7. En troisième et dernier lieu, aux termes de l'article 8 de la convention européenne de sauvegarde des droits de l'homme et des libertés fondamentales : " 1. Toute personne a droit au respect de sa vie privée et familiale, de son domicile et de sa correspondance. / Il ne peut y avoir ingérence d'une autorité publique dans l'exercice de ce droit que pour autant que cette ingérence est prévue par la loi et qu'elle constitue une mesure qui, dans une société démocratique, est nécessaire à la sécurité nationale, à la sûreté publique, au bien-être économique du pays, à la défense de l'ordre et à la prévention des infractions pénales, à la protection de la santé ou de la morale, ou à la protection des droits et libertés d'autrui. ".

8. Il ne ressort pas des pièces du dossier que Mme B A et M. C A vivraient isolés au Pakistan. Les requérants n'apportent pas davantage en appel qu'en première instance d'élément sur leurs conditions de vie au Pakistan, alors même que le ministre de l'intérieur fait valoir sans être contredit qu'ils ont un statut d'auto-entrepreneur et qu'ils sont indépendants financièrement. Dans ces conditions, les requérants ne sont pas fondés à soutenir que la décision contestée porterait une atteinte disproportionnée au droit au respect de leur vie privée et familiale et méconnaitrait les stipulations de l'article 8 de la convention européenne de sauvegarde des droits de l'homme et des libertés fondamentales.

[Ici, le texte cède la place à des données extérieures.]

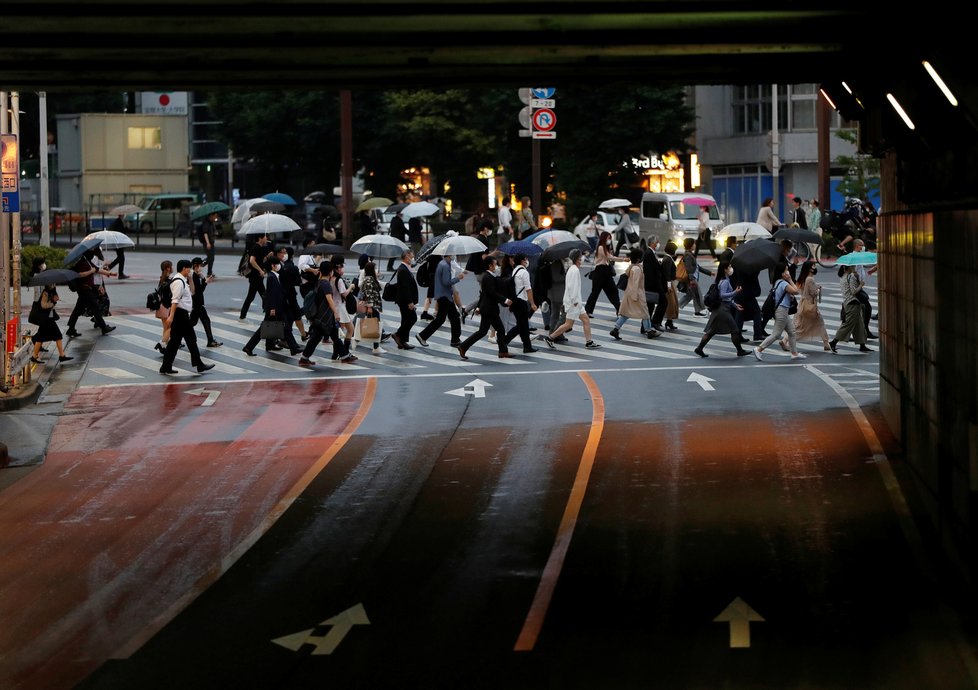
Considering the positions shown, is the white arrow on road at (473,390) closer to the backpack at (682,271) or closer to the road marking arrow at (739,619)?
the backpack at (682,271)

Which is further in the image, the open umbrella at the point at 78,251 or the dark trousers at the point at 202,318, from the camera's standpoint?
the open umbrella at the point at 78,251

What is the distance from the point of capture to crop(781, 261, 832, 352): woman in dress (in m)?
28.8

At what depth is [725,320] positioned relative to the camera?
2812cm

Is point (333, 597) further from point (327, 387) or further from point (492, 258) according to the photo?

9. Il résulte de ce qui précède que M. D A, Mme B A et M. C A ne sont pas fondés à soutenir que c'est à tort que, par le jugement attaqué, le tribunal administratif de Nantes a rejeté leur demande. Par voie de conséquence, leurs conclusions à fin d'injonction doivent être également rejetées ainsi que leurs conclusions présentées sur le fondement de l'article L. 761-1 du code de justice administrative.

D E C I D E :

Article 1er : La requête de M. D A, Mme B A et M. C A est rejetée.

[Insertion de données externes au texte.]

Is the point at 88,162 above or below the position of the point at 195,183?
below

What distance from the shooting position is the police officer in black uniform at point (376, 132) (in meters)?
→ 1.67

Article 2 : Le présent arrêt sera notifié à M. D A, à Mme B A, à M. C A et au ministre d'Etat, ministre de l'intérieur.

Délibéré après l'audience du 2 mai 2025, à laquelle siégeaient :

- M. Coiffet, président de la formation de jugement,

- M. Pons, premier conseiller.

- Mme Bougrine, première conseillère.

Rendu public par mise à disposition au greffe, le 20 mai 2025.

Le rapporteur,

F. PONSLe président,

O. COIFFET

La greffière,

I. PETTON

La République mande et ordonne au ministre d'Etat, ministre de l'intérieur en ce qui le concerne, et à tous commissaires de justice à ce requis en ce qui concerne les voies de droit commun contre les parties privées, de pourvoir à l'exécution de la présente décision.